## What is required
Update the stretch from the line containing "What is the distance" through the end of the records by replacing "village house" with "cottage", leaving everything else unchanged.

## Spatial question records
····················
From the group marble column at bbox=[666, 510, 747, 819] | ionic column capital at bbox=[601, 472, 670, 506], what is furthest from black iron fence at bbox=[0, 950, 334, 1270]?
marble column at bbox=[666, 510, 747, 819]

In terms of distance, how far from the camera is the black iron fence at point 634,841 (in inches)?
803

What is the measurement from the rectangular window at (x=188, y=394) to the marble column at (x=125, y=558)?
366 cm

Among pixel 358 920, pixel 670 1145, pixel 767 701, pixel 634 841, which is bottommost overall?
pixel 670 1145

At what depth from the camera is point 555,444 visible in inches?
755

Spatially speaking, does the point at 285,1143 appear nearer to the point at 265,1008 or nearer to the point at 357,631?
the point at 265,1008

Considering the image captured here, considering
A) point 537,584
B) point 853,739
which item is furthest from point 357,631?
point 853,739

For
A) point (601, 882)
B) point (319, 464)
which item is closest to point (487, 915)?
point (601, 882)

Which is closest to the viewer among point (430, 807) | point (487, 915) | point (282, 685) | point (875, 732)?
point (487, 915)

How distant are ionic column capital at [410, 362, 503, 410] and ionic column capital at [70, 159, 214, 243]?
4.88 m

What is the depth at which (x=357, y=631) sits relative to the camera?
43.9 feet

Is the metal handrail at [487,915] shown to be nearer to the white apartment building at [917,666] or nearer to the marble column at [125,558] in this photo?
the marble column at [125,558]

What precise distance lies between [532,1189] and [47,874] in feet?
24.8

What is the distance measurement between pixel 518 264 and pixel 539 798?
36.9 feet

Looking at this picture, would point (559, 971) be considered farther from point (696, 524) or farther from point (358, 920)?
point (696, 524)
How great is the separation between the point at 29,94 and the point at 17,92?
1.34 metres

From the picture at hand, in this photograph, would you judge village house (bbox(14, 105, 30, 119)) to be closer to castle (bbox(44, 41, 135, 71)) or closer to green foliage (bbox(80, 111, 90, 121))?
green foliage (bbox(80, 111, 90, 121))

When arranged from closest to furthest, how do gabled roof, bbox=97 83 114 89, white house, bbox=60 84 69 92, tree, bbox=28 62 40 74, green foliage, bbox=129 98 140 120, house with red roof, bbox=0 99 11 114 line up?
····················
## Correct result
What is the distance measurement between pixel 518 264 and pixel 539 798?
36.9 feet

Looking at this picture, would point (559, 971) be considered farther from point (696, 524) or farther from point (358, 920)?
point (696, 524)
How great is the separation between the point at 29,94 and the point at 17,92?
1.34 metres

From the picture at hand, in this photograph, would you judge cottage (bbox(14, 105, 30, 119)) to be closer to castle (bbox(44, 41, 135, 71)) or closer to green foliage (bbox(80, 111, 90, 121))?
green foliage (bbox(80, 111, 90, 121))

When arranged from closest to furthest, how do gabled roof, bbox=97 83 114 89, white house, bbox=60 84 69 92, tree, bbox=28 62 40 74, green foliage, bbox=129 98 140 120, house with red roof, bbox=0 99 11 114 line up?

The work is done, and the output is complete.